### Il brano
============================================================
Alleanza terapeutica
Perché una psicoterapia funzioni bisogna che il terapeuta sia “realmente” e genuinamente un alleato del suo paziente.
In psicoterapia infatti recite, seduzioni e giochi di prestigio non portano a nulla. Magari la terapia dura anche vent’anni, con reciproca soddisfazione di analista e paziente. Ma se manca il pezzo fondamentale, ossia l’autenticità, sostanzialmente nulla accade e nulla si muove. I due si possono guardare allo specchio all’infinito, soddisfare la reciproca esigenza narcisistica senza aprire mai gli occhi.
La verità: imprescindibile e terapeutica
È un dato di fatto: perché si sviluppi un cambiamento che sia tale bisogna che entrambi gli attori siano “veri”, si avvicinino a cose “vere” e agiscano secondo “verità”.
Il paziente va da sè che sulle prime possa rifugiarsi in modalità comunicative mistificatorie, che gli sono note e familiari. Se non è abituato a essere se stesso certo non sarà subito “vero” nella prima seduta.
Al terapeuta resta il compito di portarlo fuori dalla simulazione conscia o inconscia in cui si è perso, spesso motivo di fondo delle sofferenze lamentate. Può volerci una seduta, possono servire anni.
============================================================
Dati salvati
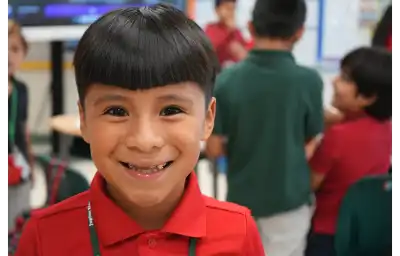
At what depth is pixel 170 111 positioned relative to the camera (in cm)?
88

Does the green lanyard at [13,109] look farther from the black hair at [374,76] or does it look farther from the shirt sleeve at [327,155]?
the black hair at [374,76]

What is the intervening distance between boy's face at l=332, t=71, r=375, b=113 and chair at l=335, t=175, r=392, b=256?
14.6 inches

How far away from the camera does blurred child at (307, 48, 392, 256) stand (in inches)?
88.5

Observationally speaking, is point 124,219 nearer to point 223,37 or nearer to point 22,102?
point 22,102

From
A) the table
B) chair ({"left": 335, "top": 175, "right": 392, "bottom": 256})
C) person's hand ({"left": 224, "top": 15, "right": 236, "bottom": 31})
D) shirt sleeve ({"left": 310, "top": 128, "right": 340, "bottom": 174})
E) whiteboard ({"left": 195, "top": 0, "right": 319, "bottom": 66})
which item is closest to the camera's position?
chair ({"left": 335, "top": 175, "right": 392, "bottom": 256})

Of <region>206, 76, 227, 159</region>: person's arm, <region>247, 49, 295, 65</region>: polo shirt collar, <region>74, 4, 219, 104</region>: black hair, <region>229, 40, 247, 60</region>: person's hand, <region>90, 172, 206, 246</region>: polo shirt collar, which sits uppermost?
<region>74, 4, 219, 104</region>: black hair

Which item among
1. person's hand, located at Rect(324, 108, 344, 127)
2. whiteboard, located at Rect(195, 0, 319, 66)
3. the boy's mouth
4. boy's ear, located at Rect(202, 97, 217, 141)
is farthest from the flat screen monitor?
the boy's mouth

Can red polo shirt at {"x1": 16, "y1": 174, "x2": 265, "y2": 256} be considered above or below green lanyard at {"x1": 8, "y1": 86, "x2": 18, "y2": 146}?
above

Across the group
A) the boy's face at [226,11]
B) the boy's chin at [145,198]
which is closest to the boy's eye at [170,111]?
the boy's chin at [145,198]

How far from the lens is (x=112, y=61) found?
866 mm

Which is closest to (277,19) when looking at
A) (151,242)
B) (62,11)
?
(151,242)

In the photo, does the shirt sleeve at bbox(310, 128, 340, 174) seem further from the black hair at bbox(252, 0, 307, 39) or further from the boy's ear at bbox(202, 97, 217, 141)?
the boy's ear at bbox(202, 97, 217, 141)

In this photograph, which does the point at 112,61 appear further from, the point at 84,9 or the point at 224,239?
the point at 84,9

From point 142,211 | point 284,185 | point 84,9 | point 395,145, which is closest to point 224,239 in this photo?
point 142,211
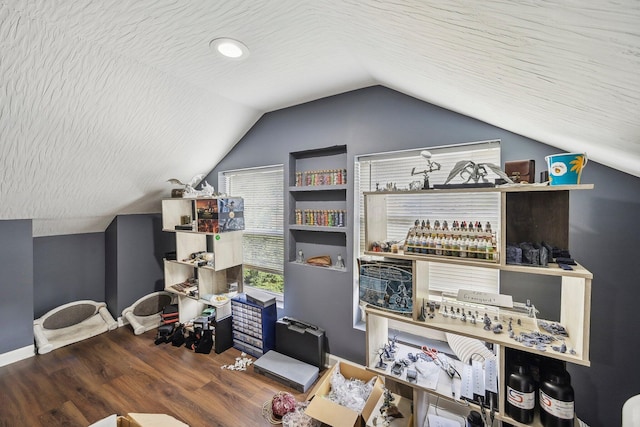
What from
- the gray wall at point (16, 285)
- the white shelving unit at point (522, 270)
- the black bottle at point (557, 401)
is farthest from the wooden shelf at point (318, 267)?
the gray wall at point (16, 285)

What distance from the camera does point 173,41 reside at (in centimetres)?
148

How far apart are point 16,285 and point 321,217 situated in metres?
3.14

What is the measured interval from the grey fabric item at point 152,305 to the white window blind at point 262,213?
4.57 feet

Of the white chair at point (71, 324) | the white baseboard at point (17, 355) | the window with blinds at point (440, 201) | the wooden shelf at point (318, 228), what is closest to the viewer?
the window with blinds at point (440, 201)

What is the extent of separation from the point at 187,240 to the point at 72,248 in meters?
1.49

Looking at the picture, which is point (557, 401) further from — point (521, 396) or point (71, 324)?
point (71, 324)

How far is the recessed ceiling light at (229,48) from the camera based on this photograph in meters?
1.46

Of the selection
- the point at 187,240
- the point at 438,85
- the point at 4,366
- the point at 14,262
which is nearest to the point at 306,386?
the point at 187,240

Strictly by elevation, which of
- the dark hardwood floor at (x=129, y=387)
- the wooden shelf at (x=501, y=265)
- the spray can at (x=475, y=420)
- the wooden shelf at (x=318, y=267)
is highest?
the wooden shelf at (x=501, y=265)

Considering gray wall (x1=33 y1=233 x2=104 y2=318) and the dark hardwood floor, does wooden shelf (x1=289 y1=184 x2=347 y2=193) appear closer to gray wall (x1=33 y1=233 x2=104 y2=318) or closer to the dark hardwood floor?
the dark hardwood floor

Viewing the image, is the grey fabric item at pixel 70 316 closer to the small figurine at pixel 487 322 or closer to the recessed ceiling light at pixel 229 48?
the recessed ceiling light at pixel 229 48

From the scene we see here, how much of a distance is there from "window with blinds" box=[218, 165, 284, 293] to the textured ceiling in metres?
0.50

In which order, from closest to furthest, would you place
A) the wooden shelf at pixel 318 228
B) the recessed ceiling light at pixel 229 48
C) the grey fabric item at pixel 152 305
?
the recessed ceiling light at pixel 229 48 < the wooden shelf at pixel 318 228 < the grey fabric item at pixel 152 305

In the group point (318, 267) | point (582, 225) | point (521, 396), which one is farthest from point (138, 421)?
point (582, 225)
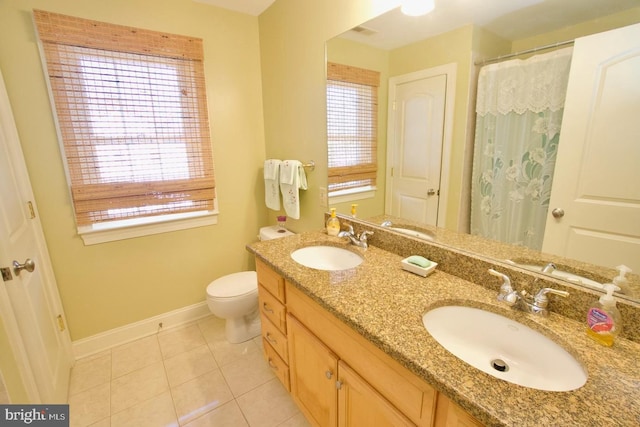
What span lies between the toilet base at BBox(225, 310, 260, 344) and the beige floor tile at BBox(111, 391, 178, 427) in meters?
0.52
============================================================
### Cosa devi fare
Trascrivi, dal brano sull'alleanza terapeutica, il tratto che comincia con le parole che contengono "La verità: imprescindibile" e finisce con "possono servire anni.".

### La risposta
La verità: imprescindibile e terapeutica
È un dato di fatto: perché si sviluppi un cambiamento che sia tale bisogna che entrambi gli attori siano “veri”, si avvicinino a cose “vere” e agiscano secondo “verità”.
Il paziente va da sè che sulle prime possa rifugiarsi in modalità comunicative mistificatorie, che gli sono note e familiari. Se non è abituato a essere se stesso certo non sarà subito “vero” nella prima seduta.
Al terapeuta resta il compito di portarlo fuori dalla simulazione conscia o inconscia in cui si è perso, spesso motivo di fondo delle sofferenze lamentate. Può volerci una seduta, possono servire anni.